Brother Jobe looked up at us with an impressively toothy smile.

“Have you prepared your Sunday sermon yet, Parson?” he said to Loren.

“Not yet.”

“You going to get around to it or speak extempore.”

“I usually make some notes beforehand.”

“Do you? Well, listen up to this here.” He cleared his throat. “You people who are seeking the baptism are entering a realm of illumination by the power of the Holy Ghost. He reveals the preciousness and the power of the blood of Christ. I find by the revelation of the spirit that there is not one thing in me that the blood does not cleanse. I find that God sanctifies me by the blood and reveals his power in the work of the spirit. Oh, this life in the Holy Ghost! This life of grace growing and knowledge increasing in the power of the spirit, the life and the mind of Christ being renewed in you, and of constant revelations of the might of his power. It is the only kind of thing that lets folks stand.”

He glanced up again.

“Ain’t that some sermonizing?”

“It’s very musical,” Loren said.

“Well, if you don’t mind talking shop a moment here, Parson, don’t you find that to be effective-you got to connect with a different part of the congregation’s brain? You’re right, it is a kind of music. But is it an accident that the spirit finds our people most often in the act of singing?”

“No,” Loren said.

“And wouldn’t you say the singing region of the brain is different from the digging-a-ditch part?”

“Probably.”

“One of these days I’ll have to come by and listen to you hold forth,” Brother Jobe said. “Would you mind?”

“Not in the least.”

“And you can bring your whole dadblamed congregation to our Sunday service any old time-we got the whole goldurned auditorium and it must seat seven hundred.”

“Thank you.”

“Now what-all you boys come to see me about?”

“Actually, I’m here to place you under arrest,” Loren said.

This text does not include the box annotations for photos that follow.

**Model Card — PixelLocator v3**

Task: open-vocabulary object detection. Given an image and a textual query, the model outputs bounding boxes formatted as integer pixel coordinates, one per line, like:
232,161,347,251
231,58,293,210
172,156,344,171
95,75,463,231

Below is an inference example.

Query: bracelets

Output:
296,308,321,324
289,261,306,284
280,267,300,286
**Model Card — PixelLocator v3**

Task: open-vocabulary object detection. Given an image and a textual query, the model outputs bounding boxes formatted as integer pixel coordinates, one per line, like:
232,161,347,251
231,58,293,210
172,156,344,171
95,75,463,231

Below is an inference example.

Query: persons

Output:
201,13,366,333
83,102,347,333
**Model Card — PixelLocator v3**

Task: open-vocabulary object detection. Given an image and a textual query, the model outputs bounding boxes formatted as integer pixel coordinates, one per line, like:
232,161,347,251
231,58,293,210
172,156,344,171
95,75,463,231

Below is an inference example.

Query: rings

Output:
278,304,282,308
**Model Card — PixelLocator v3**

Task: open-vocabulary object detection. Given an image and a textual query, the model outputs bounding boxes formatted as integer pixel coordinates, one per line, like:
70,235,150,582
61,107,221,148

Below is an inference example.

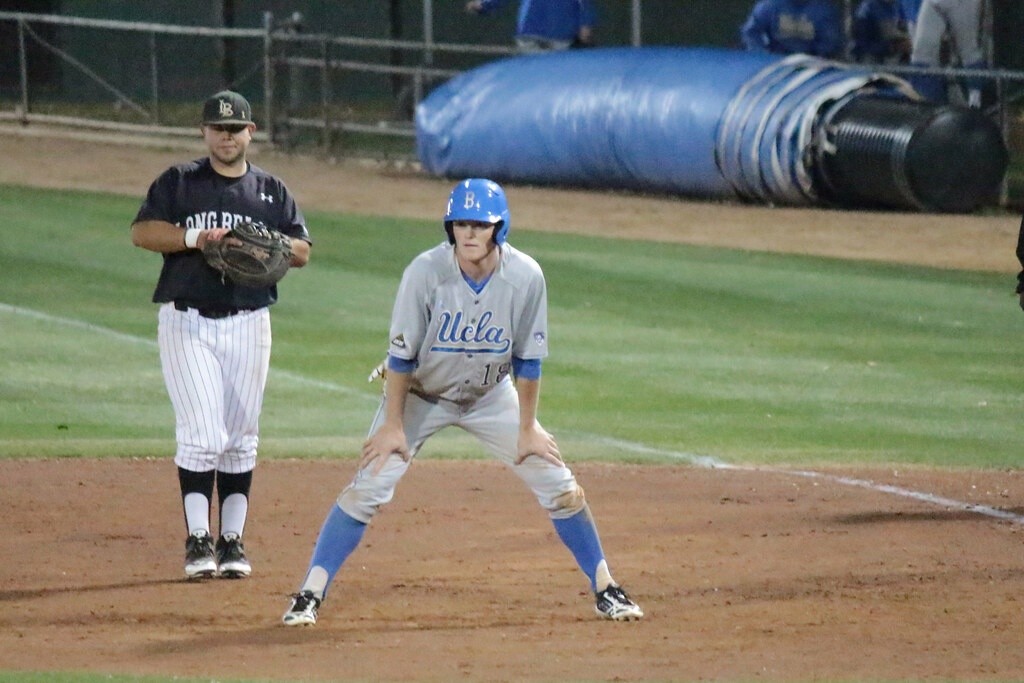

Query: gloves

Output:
203,220,294,289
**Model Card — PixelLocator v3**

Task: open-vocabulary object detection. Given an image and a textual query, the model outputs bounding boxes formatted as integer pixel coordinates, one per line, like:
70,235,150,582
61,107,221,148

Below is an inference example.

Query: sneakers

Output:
184,528,217,580
594,582,644,621
215,531,252,578
282,589,321,627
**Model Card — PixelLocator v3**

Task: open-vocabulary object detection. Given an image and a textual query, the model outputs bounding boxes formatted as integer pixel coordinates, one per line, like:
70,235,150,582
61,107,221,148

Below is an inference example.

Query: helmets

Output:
443,178,511,248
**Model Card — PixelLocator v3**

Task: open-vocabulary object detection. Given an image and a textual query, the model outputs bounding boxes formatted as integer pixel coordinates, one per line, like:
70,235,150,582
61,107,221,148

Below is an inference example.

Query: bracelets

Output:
184,229,201,247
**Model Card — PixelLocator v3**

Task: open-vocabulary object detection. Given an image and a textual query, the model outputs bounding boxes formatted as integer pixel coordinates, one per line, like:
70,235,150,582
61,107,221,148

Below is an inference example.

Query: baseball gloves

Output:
202,219,294,284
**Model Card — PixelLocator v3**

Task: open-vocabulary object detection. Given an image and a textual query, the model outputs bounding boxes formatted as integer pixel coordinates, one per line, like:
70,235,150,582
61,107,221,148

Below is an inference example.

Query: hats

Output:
202,89,255,126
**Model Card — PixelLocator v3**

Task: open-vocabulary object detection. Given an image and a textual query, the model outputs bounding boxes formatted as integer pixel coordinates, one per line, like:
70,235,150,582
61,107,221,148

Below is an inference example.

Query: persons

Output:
130,90,311,580
741,0,839,60
852,0,983,109
464,0,593,51
284,177,644,625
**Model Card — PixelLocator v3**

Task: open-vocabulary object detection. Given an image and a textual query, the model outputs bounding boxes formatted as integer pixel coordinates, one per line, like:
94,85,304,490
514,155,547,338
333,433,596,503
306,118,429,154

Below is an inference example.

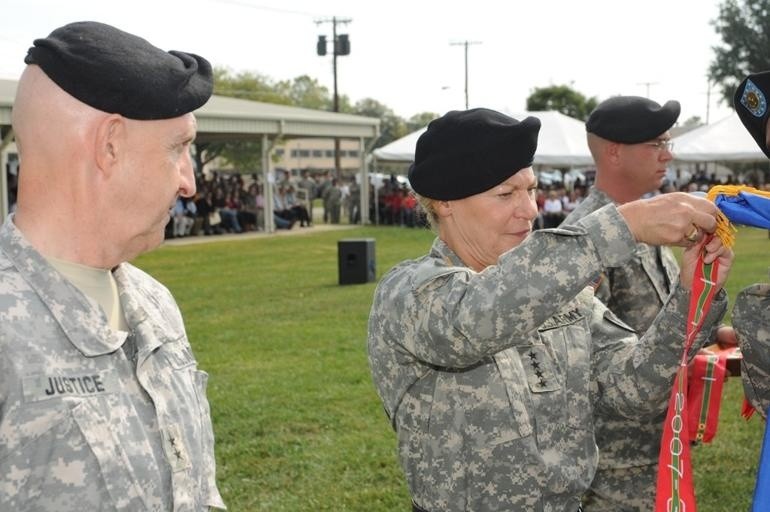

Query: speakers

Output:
338,240,375,284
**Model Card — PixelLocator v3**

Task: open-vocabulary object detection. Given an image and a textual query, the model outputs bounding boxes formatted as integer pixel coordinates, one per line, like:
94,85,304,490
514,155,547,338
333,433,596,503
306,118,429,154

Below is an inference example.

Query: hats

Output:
732,71,770,157
584,95,682,145
23,21,214,120
407,106,543,201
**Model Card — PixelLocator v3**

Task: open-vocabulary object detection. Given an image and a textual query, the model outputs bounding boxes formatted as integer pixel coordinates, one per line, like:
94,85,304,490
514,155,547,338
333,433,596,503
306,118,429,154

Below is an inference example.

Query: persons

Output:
3,18,227,512
656,170,760,194
7,162,20,215
558,96,738,510
534,180,588,228
367,106,729,510
164,158,430,237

Brother Jobe’s face registered shock at first, but slowly dissolved into a grin of even vaster amusement and satisfaction than the one he had shown at reading his own sermon.

“Ain’t this one for the books,” he said. “What’s the charge going to be?”

“Either disturbing the peace or criminal mischief or battery, third degree,” Loren said. “I haven’t quite decided. Maybe we’ll mix and match.”

“Hey, that’s good. Sounds like you been boning up. But what for exactly?”

“Cutting people’s beards off against their will.”

“I see. Okay, why don’t you boys pull up a seat, let’s powwow on this. First off: you got a jail?”

We did have a jail. It was on the second floor of the old town hall, and Loren and I had checked it out earlier that morning. I don’t think it had been used in thirty, forty years. It was cluttered with old file cabinets and other junk. We would have to spend a couple of hours mucking it out and mopping it up, and we had no idea where the keys to the locks of the two cells might be found.